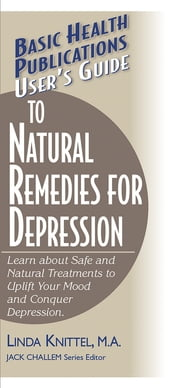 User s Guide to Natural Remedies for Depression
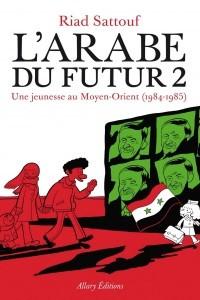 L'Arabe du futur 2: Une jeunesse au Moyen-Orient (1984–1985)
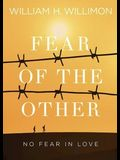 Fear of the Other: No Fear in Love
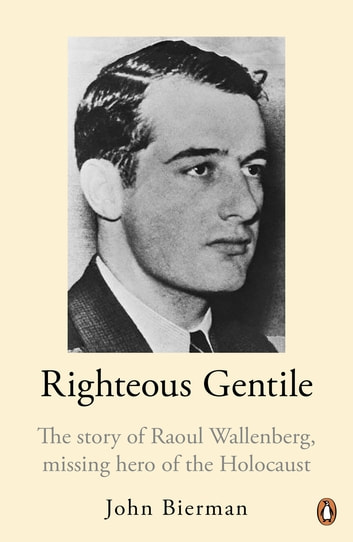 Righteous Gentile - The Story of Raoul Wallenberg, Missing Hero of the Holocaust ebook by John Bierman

=-=-=

> Action item:
Your copy should hold each line above exactly and no pictures at all.

> Response:
 User s Guide to Natural Remedies for Depression
 L'Arabe du futur 2: Une jeunesse au Moyen-Orient (1984–1985)
 Fear of the Other: No Fear in Love
 Righteous Gentile - The Story of Raoul Wallenberg, Missing Hero of the Holocaust ebook by John Bierman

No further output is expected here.